● **ФРАГМЕНТ ТЕКСТА**
Да, например, его «On Liberty» была сверхпопулярной книжкой с момента ее первого издания и затем постоянно переиздавалась.
Тогда было много его статей, которые сейчас нам не очень важны, которые появлялись по каким-то конкретным проблемам. Милль очень остро реагировал на процессы, которые шли в США в 1860-е годы, строительство Суэцкого канала, участие в Британии в конфликтах на континенте, революции 1848 года. В общем, это вся значимая политическая повестка, множество внутренних проблем британского общества. Можно так же вспомнить пример Макса Вебера, с которым связывают вопрос ценностного измерения деятельности ученого. Макс Вебер – как раз пример крайне вовлеченного интеллектуала, университетского преподавателя. Мы можем говорить, что зачастую люди, которые оставили серьезный след в политической теории, в социологии, были прямыми участниками политических процессов.
Можно ли как-то попробовать историзировать условия, когда они становятся частью и когда не становятся? Это свойство философов, более-менее выдающихся, или свойство социальной коммуникации?
Я не думаю, что свойство самих только философов. Например, известно, что во Франции положение философов было совершенно особым. Думаю, это свойство политических культур. В России, может быть, в целом не слишком есть широкий общественный запрос, нет традиции внимания к интеллектуальной дискуссии на политические или социальные проблемы. Наверное, это можно объяснить историческими причинами. Скорее, сама социальная культура общественной жизни создает условия для того, чтобы интеллектуал нашел себя не только как критик, не только как историк, но и как непосредственный участник политических процессов. Конечно, в России есть десятки интеллектуалов, которые активны в публичном пространстве как публицисты, но уровень их влияния я, при всем уважении к дорогим коллегам, назвал бы по большей части не слишком высоким.

● **ПРЕДОСТАВЛЕННЫЕ ДАННЫЕ**

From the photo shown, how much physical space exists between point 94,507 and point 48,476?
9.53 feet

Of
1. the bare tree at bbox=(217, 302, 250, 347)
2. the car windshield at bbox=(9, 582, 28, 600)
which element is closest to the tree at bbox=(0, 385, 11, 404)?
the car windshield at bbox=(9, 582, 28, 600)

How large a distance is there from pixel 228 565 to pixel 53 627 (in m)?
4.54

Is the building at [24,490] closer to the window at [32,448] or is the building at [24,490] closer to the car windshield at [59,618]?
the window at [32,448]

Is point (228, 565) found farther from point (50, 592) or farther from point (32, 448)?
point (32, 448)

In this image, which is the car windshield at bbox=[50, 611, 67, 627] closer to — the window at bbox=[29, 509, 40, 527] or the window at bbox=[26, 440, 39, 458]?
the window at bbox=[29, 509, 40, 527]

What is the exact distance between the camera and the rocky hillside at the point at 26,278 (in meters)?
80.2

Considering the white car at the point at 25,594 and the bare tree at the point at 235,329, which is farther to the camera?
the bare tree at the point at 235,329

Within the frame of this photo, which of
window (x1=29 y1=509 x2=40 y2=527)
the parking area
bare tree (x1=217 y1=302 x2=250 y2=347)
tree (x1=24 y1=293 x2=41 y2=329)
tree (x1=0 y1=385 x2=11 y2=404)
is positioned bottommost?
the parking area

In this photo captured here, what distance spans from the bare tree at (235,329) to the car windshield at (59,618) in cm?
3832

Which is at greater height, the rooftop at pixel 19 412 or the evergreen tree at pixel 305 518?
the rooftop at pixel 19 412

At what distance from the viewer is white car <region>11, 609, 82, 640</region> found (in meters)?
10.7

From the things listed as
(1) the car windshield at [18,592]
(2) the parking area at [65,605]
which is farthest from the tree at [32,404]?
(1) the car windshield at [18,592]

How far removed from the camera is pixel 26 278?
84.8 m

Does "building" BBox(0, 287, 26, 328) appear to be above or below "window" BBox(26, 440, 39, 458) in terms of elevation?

● **КОРОТКОЕ ЗАДАНИЕ**
Назовите книгу Милля, которая, согласно фрагменту текста, была сверхпопулярной с момента ее первого издания. Отвечайте, опираясь только на фрагмент текста.

● **ИТОГОВЫЙ ОТВЕТ**
Сверхпопулярной была книга Милля «On Liberty».